Corona de Aragón Fire
- Date: 12 July 1979
- Venue: Corona de Aragón Hotel
- Location: Zaragoza, Aragon, Spain; 41°39′06″N 0°53′09″W﻿ / ﻿41.6516°N 0.8859°W;
- Type: Fire
- Cause: Accidental fire
- Deaths: 80+

= Hotel Corona de Aragón fire =

1979 fire in Zaragoza, Aragon, Spain

The Corona de Aragón Fire was an accidental fire that killed at least 80 people in the five-star Corona de Aragón Hotel in Zaragoza, Aragon, Spain on 12 July 1979. At the time of the event, the hotel lodged high-profile members of General Franco's family Carmen Polo, Carmen Franco y Polo and Cristóbal Martínez Bordiú, as well as many high-ranking military personnel, five of whom died in the fire.

== Fire ==
At the night of the fire there were 300 registered guests, the majority of whom were Spanish citizens. Nearly 200 guests were evacuated from the 10-story hotel, however many attempted to climb down ropes of bed sheets or tossed children out of windows into firemen's nets. Two United States Air Force helicopters from the Joint American-Spanish air base outside Zaragoza were used in the evacuation of guests, and some guests lay in the swimming pool on the roof until they were evacuated. It was reported that those who could not jump to safety, reach the ladders, or escape from their rooms, died due to suffocation.

== Aftermath and conspiracy theories ==
Details of the fire investigation were not openly disclosed and the authorities insisted that it was an accidental fire. The Order of 25 September 1979 on fire prevention in tourist establishments was passed in response to the fire.

Not long after the fire took place, conspiracy theorists voiced the opinion that ETA was the real culprit, but that its role was being silenced; other sources described the event as an intentional attack. The Terrorism Victims' Association (AVT), asked for official recognition of the fire as a terrorist attack.

The official version of events provided at the time by the Spanish government insisted that the fire had been started accidentally by an oil fire in the hotel café. The Spanish Council of State explicitly stated that they did not consider the fire to be an act of terrorism. However, some details of the fire investigation leaked to the press, disclosing that Napalm traces might have been found in the rubble. Moreover, some witnesses claimed to hear two explosions before the fire and a local newspaper (Heraldo de Aragón) received two phone calls claiming authorship in the name of ETA (m) and the FRAP. The claim attributed to FRAP was unlikely, for the group was practically inactive after some of its core members had been arrested in 1978.

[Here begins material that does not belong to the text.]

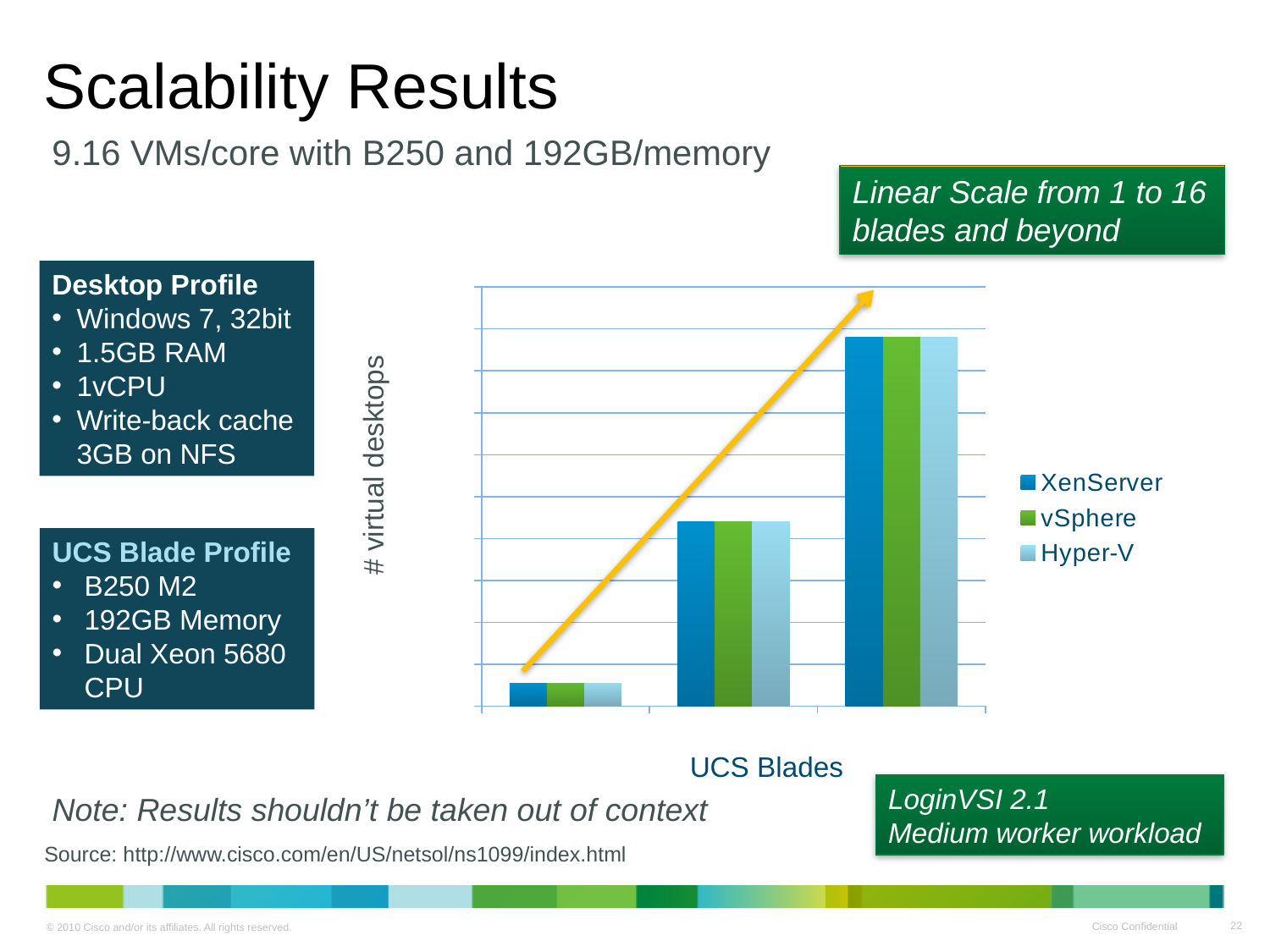
How many groups of bars are plotted on the chart? 3 Which group of bars is the shortest: the first, second or third from the left? first Are the bars in the rightmost group taller or shorter than the bars in the middle group? taller Are the bars in the leftmost group taller or shorter than the bars in the middle group? shorter What kind of chart is shown on the slide? bar chart How many series does the chart legend list? 3 Do the bar heights rise or fall from left to right along the x axis? rise What is the label of the chart's vertical axis? # virtual desktops Which group of bars is the tallest: the first, second or third from the left? third Which series are listed in the chart legend? XenServer, vSphere, Hyper-V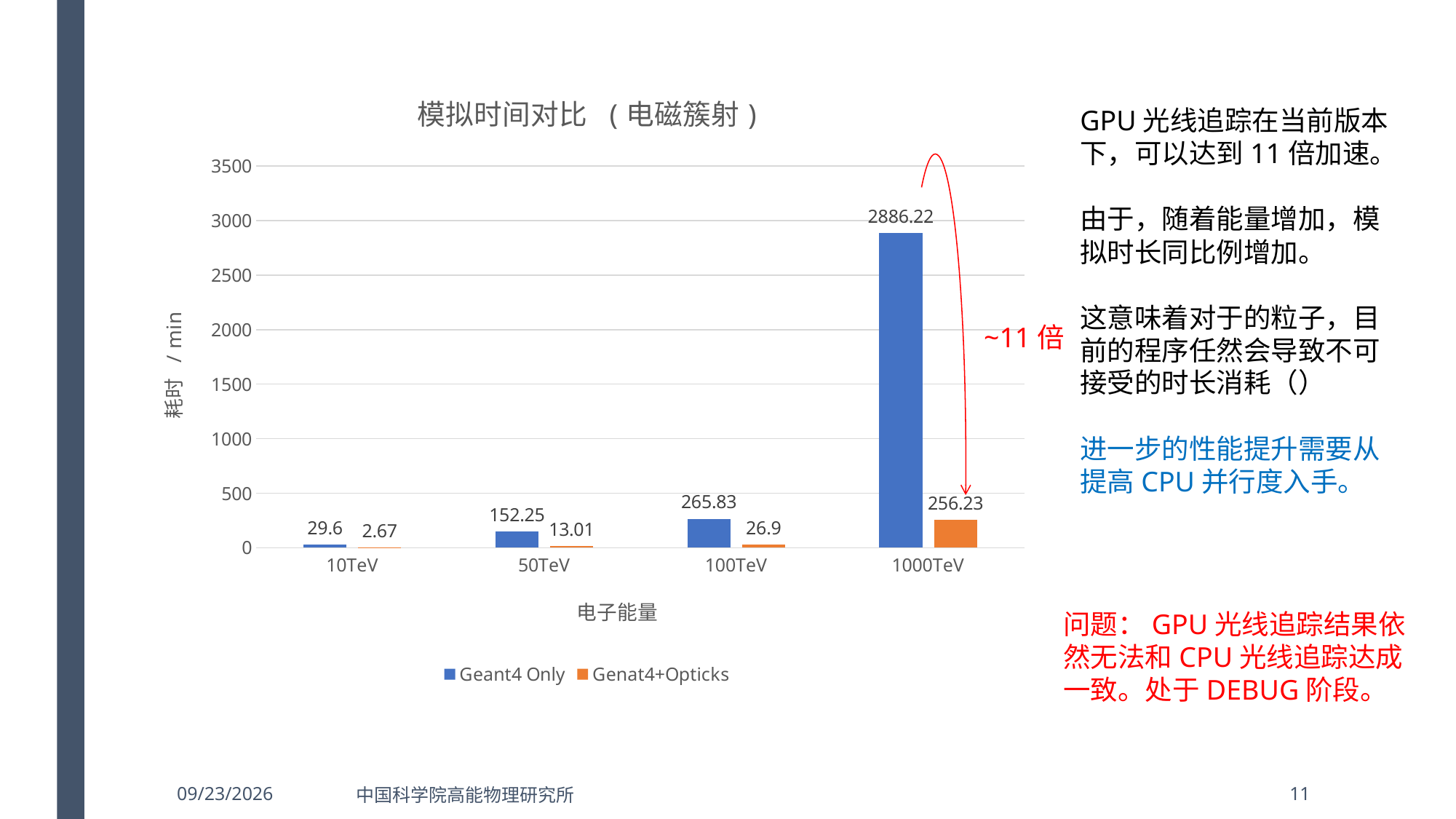
Which energy category has the lowest Genat4+Opticks value? 10TeV What kind of chart is shown? bar chart What is the value for Geant4 Only at 100TeV? 265.83 How many energy categories are shown on the x axis? 4 What is the value for Genat4+Opticks at 50TeV? 13.01 What is the difference between the Geant4 Only and Genat4+Opticks values at 1000TeV? 2629.99 Which energy category has the highest Geant4 Only value? 1000TeV What is the value for Genat4+Opticks at 10TeV? 2.67 What is the value for Geant4 Only at 1000TeV? 2886.22 Which is larger at 100TeV: Geant4 Only or Genat4+Opticks? Geant4 Only How many series does the legend list? 2 Do the Geant4 Only values rise or fall as energy increases along the x axis? rise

In 2000, relatives of those killed started to receive benefits as terrorism victims. According to El Mundo that was an implicit recognition of ETA authorship. The Civil Guard website listed a high rank retired Civil Guard member deceased in the fire as a victim of ETA, and stated that many injured died after the fire, but were not included in the official account of 80 dead.